My picks for some of the highlights from the Mill Valley Film Festival schedule:


  • Finding Neverland -- this opening night film, starring Johnny Depp as British playwright J.M. Barrie, the creator of Peter Pan. The film also stars Kate WInslet and Julie Christie. Unfortunately, after the members only ticket sales, this film is already at RUSH (day of waiting in line to by no-show tickets) status.
  • Vera Drake -- as part of the festival's tribute to Mike Leigh, which will include an on-stage Q&A, there will be a screening of Leigh's new film. Leigh won the Golden Lion at the Venice Film Festival for this film, while lead actress Imelda Staunton was recognized for her work as well.
  • Antares -- recently screened at the Toronto FIlm Festival, is a German film that explores the emotional ties and social conventions that bind people to each other, and looks
  • Hair High -- Bill Plympton fans who missed his latest film at the SF Indie Film Fest earlier this year get a second crack at it.
  • Head-On -- This German film explores the lives of second generation Turks living in Germany and won top honors at the Berlin Film Festival.
  • The Nomi Song -- On eof two MVFF films playing at the Castro Theatre in SF, this is a documentary on avant-garde entertainer Klaus Nomi, perhaps best known for his performance on Saturday Night Live with David Bowie in 1980.
  • Primer -- Generating lots of buzz due to its cast of unknowns and $7k budget, this indie film centers on the premise of the blessing and curse of being able to have anything you want.
  • Stage Beauty -- costume drama (that's been compared to Shakespeare in Love for obvious reasons) on what happens to a celebrated leading lady (a gentleman) once women are allowed on stage.
  • Stella Street -- an outgrowth of a British comedy series, featuring Phil Cornwall and John Sessions as a variety of celebrities.
  • Undertow -- a thriller about a disintegrating Southern family, starring Dermot Mulroney and Josh Lucas.

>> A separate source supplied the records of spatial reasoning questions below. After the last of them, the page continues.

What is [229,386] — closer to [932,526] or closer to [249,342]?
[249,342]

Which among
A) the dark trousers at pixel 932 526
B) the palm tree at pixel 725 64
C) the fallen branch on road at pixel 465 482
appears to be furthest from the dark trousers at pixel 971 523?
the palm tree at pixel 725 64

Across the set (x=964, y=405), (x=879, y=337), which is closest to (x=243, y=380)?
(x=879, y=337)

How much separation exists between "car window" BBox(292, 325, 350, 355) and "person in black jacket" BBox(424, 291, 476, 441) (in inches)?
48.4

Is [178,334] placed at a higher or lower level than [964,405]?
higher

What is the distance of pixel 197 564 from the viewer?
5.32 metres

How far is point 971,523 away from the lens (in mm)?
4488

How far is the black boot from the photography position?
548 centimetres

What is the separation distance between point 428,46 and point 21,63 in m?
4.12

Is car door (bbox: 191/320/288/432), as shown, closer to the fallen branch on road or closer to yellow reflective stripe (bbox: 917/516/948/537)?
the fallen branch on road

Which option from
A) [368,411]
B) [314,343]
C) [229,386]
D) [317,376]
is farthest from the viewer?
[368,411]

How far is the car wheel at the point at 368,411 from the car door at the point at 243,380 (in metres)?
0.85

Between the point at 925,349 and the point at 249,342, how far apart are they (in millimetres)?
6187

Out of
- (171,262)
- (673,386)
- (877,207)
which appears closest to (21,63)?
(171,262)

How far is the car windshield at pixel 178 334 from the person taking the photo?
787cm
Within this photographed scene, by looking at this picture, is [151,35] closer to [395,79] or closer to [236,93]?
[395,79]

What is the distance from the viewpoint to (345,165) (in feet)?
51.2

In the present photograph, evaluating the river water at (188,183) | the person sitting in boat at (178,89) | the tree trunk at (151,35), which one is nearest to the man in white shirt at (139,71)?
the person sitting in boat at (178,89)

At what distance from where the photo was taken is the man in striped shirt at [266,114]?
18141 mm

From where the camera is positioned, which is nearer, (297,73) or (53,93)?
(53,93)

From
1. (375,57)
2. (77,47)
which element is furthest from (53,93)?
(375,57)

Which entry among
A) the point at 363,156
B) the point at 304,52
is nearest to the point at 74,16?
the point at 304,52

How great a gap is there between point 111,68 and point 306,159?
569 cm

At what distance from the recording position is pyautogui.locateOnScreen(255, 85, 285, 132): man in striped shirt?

A big change from previous years is the lack of the the CinéArts@Sequoia Theatre venue. due to a collapsed ceiling last month. This means all their printed materials are wrong, and they are relying upon the website and ticket hotline to inform folks of the venue change resulting in all those films moving to the Regency in San Rafael.

The screenings are not transit friendly, alas (unless you consider spending 1.5-2 hours each way and $8 nice), which means, as in previous years, I probably won't be attending any of these screenings. Too bad we don't have some sort of special Mill Valley Film Festival shuttle from the Larkspur Ferry Terminal...you'd think they could get some SUV or mini van manufacturer or even a local limo rental firm to sponsor it...

* This is due primarily to my not being a driver. But the smug satisfaction that I live in a City that serves up more than I could ever possibly have time to do or money to afford is another major factor.